My comment elevated form over substance. The language of the disclaimer is part of the advice: it's information about the likelihood the advice will prove accurate. It is no less part of the advice than a direct statement expressing that likelihood. The counter-argument that the disclaimer is boilerplate is unavailing: it compounds untruthfulness, as boilerplate inaccurately expresses the attorney's opinion in the particular case. When attorneys gratuitously denigrate their own degree of confidence through boilerplate disclaimers, they are no less untruthful than when they exaggerate their certainty. Likelihood of accuracy is of the essence; John Yoo's misconduct was gross over-confidence in his theory.

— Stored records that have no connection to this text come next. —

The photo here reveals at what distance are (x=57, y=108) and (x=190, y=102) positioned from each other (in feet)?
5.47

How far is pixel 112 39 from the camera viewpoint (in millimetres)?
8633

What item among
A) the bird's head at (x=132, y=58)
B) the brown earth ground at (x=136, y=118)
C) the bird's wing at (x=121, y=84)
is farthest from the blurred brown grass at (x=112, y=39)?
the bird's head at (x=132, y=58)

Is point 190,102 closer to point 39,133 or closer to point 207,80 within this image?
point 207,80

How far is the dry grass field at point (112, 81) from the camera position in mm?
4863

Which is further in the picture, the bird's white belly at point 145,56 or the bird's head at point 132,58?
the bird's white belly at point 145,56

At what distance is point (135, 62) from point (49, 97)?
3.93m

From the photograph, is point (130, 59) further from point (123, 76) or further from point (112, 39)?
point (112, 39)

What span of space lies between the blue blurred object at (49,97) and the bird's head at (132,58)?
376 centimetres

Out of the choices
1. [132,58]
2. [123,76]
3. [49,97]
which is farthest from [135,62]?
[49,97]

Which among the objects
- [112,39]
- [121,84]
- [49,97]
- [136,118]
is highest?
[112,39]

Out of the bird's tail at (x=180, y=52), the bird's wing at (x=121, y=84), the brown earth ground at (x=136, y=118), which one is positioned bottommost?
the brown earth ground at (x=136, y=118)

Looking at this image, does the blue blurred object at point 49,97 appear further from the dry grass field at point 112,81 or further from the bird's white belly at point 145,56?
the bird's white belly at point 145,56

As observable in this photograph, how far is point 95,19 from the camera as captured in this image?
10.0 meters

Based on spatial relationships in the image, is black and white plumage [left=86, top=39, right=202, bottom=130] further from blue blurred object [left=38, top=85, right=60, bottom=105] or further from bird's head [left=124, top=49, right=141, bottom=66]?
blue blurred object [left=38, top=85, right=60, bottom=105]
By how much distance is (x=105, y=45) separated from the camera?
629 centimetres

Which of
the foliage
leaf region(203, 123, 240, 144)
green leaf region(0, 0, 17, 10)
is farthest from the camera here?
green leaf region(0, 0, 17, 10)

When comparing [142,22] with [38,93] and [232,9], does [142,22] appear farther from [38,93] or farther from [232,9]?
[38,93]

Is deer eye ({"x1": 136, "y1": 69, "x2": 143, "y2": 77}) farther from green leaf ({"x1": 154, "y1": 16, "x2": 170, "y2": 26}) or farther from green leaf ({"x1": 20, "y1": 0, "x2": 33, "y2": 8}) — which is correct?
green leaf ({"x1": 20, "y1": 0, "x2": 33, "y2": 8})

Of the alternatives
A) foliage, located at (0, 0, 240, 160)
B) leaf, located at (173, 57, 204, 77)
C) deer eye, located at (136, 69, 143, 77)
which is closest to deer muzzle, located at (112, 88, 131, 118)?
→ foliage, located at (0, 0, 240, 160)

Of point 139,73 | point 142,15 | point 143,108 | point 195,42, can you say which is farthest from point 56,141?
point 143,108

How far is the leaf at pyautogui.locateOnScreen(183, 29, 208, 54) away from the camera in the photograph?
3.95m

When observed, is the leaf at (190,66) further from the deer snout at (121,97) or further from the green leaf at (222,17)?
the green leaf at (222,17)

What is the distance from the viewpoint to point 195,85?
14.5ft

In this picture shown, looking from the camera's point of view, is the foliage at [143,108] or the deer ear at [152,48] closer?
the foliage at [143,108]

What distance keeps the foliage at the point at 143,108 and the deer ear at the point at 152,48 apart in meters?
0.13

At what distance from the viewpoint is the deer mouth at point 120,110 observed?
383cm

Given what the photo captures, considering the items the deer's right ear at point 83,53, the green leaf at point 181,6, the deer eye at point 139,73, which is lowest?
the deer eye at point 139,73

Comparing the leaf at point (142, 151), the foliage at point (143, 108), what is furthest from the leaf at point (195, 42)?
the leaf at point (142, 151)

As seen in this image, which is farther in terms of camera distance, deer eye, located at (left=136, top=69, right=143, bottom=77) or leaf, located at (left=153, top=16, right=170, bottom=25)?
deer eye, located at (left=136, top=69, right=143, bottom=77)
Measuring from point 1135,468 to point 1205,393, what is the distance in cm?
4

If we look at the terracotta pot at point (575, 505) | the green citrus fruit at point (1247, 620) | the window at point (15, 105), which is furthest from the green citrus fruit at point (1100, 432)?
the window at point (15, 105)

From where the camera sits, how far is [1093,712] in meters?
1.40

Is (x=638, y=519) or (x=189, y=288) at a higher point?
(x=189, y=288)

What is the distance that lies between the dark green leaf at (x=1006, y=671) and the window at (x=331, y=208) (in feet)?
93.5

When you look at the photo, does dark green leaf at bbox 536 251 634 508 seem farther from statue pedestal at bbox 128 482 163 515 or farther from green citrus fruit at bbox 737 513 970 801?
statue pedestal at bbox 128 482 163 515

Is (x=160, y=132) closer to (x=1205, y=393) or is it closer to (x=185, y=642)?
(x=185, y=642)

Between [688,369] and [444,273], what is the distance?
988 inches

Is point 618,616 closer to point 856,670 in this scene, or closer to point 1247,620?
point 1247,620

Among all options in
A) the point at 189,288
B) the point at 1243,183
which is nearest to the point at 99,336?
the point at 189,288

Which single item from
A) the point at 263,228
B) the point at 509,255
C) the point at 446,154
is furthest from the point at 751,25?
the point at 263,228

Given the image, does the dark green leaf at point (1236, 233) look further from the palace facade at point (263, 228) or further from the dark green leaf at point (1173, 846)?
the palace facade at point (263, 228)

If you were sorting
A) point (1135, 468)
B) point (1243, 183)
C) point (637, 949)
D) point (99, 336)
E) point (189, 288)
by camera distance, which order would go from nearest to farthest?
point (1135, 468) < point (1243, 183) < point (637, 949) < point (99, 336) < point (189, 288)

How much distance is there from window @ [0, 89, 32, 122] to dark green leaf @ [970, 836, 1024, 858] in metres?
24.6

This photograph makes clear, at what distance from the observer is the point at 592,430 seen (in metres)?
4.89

CYA letters are so ingrained in American legal practice that even I overlooked the unethical character of Monroe's letter. The deep seated untruthfulness of a professional practice is matter for deep concern. It makes lawyers oblivious to other forms of dishonesty, lowers professionals' commitment to truthfulness, and creates an accurate public impression of dishonesty. CYA letters also constitute bought exoneration, where a client's attorney administers "justice"—for a fee.